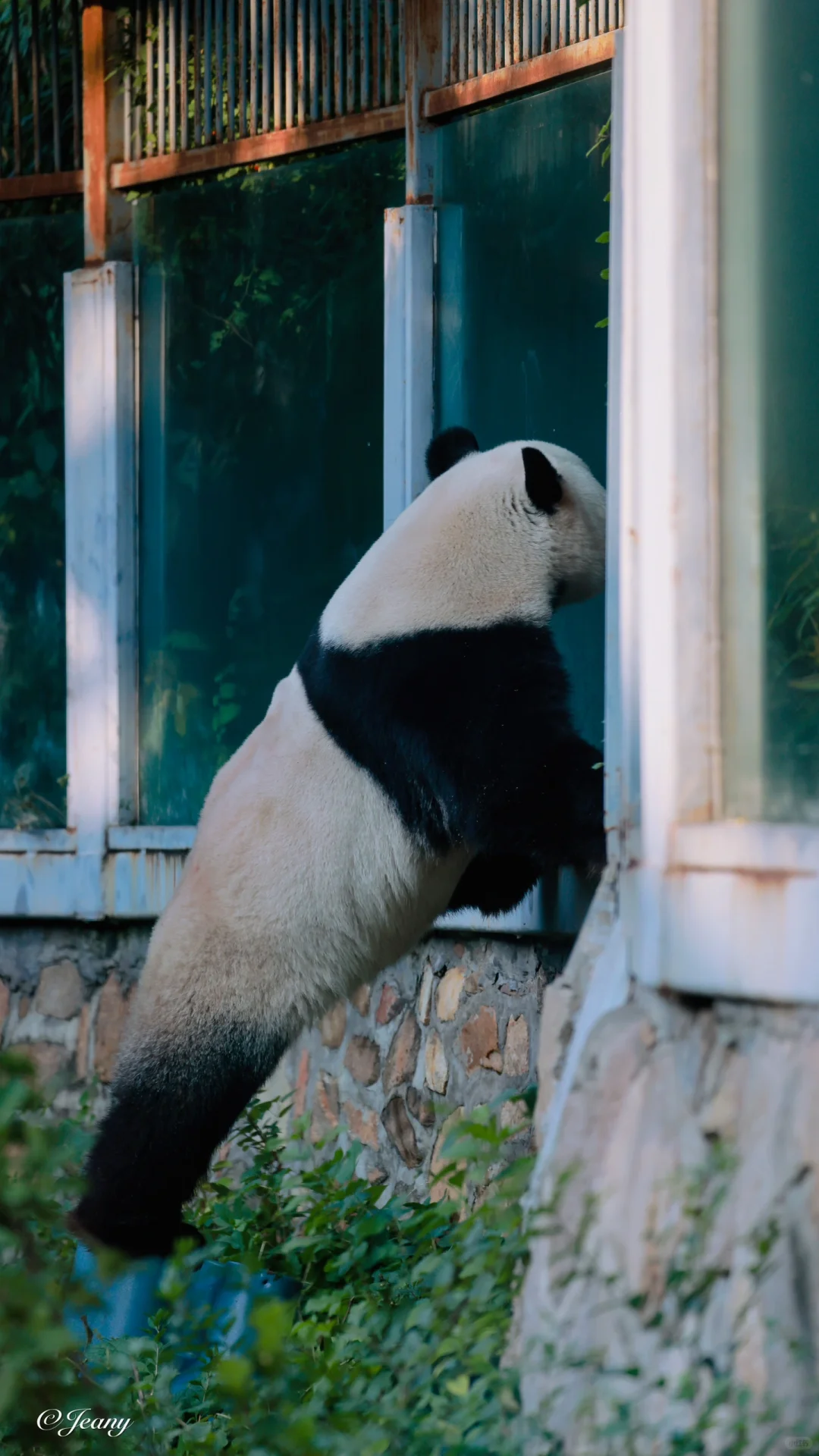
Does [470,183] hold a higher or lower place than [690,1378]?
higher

--

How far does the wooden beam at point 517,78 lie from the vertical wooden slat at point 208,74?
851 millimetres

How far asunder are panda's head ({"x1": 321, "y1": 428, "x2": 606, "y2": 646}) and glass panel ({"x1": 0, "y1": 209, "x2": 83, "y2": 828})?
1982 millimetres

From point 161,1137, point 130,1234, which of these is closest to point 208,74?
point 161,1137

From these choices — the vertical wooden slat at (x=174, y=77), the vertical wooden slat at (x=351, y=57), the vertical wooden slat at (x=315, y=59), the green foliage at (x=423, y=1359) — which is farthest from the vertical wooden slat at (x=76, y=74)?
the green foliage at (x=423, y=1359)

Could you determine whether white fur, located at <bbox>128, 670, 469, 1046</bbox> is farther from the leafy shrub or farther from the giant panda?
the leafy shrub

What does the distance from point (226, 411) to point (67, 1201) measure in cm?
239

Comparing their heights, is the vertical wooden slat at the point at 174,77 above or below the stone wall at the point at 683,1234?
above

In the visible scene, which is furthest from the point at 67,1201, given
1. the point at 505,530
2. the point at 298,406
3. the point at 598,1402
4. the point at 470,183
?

==

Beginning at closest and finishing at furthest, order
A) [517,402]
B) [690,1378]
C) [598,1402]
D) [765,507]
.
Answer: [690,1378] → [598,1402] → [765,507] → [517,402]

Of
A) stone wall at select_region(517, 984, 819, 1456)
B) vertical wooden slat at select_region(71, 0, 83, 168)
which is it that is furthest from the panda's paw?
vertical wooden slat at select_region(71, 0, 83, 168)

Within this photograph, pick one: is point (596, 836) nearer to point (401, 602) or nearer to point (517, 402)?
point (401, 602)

* **Objective**:
Show every line in the records above that contains the word "closest". Case counts.

* **Solution to the problem**:
From point 161,1137, point 130,1234, which of these is closest to point 208,74?
Beginning at closest and finishing at furthest, order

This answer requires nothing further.